■ **掲載文**:
● ● ● ● ●
羽田発ロンドン、バンコク経由関空行きのファーストクラス(アジア内はビジネスクラス)がトータルで30,000マイルにはじまり、2023年2月までは、羽田発デリーまでのJALビジネスクラス片道25,000マイルなど、「日本発の国際線ビジネスクラスに少ないマイル数で飛ぶ」というユーザーのシンプルなニーズに最も応えてきたプログラムの一つであるといってよいだろう。

その「マイレージプラン」の"改悪"が発表されたのは、2023年11月のこと。その内容は2024年3月某日(具体的な日付は提示されず)、それまで航空会社によってバラバラだった特典航空券の必要マイル数を距離に応じて統一するというものだった。マイレージの世界は「少ないお金でたくさん飛んでマイルを稼ぐ」「少ないマイルで長い距離の特典航空券を発券する」という二大正義があるが、距離制はもちろん後者の実現を不可能とするもので、発表後内外のマイラーからは不評を浴びてきた。

マイレージプログラムのルールを決めるのはあくまで航空会社であり、我々ユーザーはそれをコントロールすることはできない。だから、改悪といくら訴えたところで何かを得られるわけでもない。その代わりにできることは、現状においてマシな選択肢はないのか、と検討することに尽きる。

マイレージプランの新しいチャートをみると、片道1,500マイル以内の特典航空券の必要マイル数が非常に少ないことがわかる。

エコノミークラスで7,500マイル、ビジネスクラスで15,000マイルである。これが1,501マイル~3,000マイルになると、エコノミークラスで25,000マイル、ビジネスクラスで50,000マイルといきなり3倍以上となってしまい、割損となってしまう。そこで"シン"アラスカ航空は短距離の特典航空券が狙い目のプログラムに生まれ変わったと考えたい。

日本在住者なら、やはり日本発の国際線、しかも有償航空券では非常に高いJALのビジネスクラスが狙い目となるだろう。そこで、1,500マイル以内で行ける路線を抽出してみた。

東京/羽田・東京/成田発着:ソウル(758マイル)、大連(1,042マイル)、上海(1,111マイル)、北京(1,313マイル)、台北(1,330マイル)
● ● ● ● ●
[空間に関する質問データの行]
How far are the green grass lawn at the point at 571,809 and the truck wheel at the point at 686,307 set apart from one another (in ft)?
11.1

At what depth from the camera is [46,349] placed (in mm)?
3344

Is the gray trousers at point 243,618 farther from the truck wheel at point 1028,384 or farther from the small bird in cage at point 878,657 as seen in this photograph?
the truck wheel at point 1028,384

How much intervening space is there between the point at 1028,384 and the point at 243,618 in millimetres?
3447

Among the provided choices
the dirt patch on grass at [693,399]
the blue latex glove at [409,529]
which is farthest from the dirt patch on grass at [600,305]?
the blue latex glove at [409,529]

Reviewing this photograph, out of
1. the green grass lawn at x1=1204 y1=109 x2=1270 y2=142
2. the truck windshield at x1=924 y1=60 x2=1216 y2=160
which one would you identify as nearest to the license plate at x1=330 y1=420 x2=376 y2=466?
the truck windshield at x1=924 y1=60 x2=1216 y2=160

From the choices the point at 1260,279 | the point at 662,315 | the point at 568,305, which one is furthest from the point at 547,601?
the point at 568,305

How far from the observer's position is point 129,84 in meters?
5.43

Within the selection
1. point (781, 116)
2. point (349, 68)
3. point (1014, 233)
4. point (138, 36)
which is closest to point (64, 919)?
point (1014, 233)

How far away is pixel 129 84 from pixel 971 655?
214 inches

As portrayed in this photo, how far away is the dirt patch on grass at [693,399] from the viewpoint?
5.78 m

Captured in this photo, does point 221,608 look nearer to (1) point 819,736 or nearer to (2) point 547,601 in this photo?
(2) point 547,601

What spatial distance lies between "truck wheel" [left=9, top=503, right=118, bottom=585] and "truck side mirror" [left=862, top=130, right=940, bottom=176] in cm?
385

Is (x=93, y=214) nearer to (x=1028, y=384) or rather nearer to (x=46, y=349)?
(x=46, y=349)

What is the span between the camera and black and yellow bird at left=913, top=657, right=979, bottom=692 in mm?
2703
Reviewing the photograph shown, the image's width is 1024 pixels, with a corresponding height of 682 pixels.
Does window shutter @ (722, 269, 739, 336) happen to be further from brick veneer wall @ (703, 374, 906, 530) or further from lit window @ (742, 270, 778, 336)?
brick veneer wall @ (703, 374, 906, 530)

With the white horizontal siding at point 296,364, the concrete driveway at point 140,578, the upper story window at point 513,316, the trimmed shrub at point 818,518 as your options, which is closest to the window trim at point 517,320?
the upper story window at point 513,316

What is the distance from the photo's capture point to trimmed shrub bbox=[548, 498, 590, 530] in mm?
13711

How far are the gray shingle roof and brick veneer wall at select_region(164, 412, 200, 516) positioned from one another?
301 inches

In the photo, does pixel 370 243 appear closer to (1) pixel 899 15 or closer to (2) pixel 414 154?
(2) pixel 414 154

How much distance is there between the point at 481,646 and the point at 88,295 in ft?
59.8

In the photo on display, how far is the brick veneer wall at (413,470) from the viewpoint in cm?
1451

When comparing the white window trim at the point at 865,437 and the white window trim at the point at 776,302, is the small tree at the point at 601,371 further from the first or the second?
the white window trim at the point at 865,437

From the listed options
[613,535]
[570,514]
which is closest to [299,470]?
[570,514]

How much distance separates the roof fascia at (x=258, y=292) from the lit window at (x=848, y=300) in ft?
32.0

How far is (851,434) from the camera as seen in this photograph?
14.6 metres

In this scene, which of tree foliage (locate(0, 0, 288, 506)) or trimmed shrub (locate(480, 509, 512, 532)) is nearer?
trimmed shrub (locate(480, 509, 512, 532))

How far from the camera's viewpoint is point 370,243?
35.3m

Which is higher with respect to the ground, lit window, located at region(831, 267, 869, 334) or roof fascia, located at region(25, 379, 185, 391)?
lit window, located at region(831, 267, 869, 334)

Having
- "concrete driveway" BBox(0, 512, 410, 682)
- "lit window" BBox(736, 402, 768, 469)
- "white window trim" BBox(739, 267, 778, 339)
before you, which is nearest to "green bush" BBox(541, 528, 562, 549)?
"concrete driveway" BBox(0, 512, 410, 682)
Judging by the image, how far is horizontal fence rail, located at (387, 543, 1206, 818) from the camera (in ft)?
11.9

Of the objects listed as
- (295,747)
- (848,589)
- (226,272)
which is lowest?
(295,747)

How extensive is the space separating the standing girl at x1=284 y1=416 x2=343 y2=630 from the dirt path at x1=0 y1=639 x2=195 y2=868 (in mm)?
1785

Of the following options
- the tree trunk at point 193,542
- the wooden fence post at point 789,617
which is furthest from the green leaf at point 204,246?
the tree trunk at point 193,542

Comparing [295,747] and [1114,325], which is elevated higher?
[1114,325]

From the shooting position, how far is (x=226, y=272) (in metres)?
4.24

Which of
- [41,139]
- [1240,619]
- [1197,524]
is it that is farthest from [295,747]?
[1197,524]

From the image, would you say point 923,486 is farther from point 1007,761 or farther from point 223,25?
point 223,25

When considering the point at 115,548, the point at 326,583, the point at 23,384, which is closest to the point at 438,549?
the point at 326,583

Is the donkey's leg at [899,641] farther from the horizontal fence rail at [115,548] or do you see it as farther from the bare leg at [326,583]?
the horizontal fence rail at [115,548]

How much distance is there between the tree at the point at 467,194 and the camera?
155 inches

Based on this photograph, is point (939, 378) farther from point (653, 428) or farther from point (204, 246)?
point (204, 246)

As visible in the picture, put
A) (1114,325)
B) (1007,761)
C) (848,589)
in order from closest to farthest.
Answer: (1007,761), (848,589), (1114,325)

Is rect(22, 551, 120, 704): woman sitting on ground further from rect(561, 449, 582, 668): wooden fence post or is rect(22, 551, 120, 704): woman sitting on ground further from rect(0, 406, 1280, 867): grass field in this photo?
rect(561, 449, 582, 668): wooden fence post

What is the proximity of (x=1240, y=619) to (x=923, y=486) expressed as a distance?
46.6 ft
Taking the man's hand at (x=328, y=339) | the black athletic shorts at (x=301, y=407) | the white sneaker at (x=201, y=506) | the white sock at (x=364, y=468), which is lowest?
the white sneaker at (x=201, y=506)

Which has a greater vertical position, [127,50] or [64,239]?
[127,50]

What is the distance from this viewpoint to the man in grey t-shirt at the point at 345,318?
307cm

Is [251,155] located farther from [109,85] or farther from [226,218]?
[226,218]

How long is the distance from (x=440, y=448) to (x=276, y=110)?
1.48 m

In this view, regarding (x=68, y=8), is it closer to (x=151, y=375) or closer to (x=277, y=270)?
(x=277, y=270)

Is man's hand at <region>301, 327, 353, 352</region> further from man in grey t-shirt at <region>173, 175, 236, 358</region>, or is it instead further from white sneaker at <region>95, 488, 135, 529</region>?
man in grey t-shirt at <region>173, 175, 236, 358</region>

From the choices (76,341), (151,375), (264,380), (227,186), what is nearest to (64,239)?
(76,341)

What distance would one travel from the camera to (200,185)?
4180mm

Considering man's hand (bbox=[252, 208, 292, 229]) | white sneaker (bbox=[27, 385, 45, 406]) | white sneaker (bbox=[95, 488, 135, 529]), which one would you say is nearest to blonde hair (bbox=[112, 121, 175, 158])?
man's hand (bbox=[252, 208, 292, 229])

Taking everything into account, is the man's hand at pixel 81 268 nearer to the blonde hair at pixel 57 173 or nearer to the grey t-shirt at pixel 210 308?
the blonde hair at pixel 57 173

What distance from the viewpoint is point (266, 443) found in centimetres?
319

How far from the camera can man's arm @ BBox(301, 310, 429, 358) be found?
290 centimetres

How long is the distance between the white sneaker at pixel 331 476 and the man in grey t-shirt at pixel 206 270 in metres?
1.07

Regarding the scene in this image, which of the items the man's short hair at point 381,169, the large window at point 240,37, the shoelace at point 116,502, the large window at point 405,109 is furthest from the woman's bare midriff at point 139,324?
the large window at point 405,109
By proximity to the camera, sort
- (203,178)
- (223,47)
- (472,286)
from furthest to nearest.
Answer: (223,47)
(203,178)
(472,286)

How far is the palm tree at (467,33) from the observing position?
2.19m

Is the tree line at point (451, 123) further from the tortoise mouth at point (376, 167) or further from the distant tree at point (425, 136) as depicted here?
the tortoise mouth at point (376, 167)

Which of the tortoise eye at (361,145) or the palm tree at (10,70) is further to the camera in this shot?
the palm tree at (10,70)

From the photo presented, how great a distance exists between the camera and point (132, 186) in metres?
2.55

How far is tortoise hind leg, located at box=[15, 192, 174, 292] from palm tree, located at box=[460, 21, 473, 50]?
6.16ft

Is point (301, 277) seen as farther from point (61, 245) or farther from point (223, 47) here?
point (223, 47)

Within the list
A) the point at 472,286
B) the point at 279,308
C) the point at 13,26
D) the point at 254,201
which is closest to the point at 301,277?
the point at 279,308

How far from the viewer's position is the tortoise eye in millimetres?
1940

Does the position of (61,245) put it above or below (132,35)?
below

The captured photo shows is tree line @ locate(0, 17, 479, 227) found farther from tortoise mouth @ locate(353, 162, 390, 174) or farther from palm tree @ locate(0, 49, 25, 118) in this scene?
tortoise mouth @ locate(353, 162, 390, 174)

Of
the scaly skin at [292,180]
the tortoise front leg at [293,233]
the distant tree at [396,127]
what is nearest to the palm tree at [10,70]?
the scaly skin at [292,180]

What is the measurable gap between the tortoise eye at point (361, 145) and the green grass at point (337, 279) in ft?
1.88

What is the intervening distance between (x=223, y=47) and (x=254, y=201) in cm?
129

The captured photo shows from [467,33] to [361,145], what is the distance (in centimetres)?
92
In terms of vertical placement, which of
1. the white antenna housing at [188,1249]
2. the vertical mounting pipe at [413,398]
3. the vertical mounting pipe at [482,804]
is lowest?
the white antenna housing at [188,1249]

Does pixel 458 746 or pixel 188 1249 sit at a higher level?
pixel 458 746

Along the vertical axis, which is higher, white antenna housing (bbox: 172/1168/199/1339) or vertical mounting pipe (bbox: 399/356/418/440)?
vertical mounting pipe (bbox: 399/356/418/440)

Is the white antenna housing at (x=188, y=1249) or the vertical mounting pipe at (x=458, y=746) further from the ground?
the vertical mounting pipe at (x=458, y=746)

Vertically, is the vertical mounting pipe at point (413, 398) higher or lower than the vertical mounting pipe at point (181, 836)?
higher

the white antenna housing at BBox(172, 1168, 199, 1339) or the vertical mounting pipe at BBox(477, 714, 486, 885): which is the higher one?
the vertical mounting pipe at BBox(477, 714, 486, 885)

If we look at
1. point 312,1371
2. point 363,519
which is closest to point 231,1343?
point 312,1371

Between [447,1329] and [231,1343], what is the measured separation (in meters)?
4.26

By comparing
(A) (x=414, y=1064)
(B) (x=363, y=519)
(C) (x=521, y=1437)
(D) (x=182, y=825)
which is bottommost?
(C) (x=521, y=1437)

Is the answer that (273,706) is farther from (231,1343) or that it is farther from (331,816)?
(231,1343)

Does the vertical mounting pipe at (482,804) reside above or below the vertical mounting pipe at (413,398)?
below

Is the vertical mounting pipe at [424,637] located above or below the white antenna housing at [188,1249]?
● ● ● ● ●
上の掲載文を2文で要約してください。

■ **解答**: 2023年11月に発表されたマイレージプランの変更は、2024年3月のある日から特典航空券の必要マイル数を距離に応じて統一するものでした。少ないマイルで長距離を飛ぶことを不可能にするためマイラーから不評でしたが、新しいチャートでは片道1,500マイル以内がエコノミークラス7,500マイル、ビジネスクラス15,000マイルと非常に少なく、東京発ソウルや台北などへのJALビジネスクラスのような短距離の特典航空券が狙い目だとしています。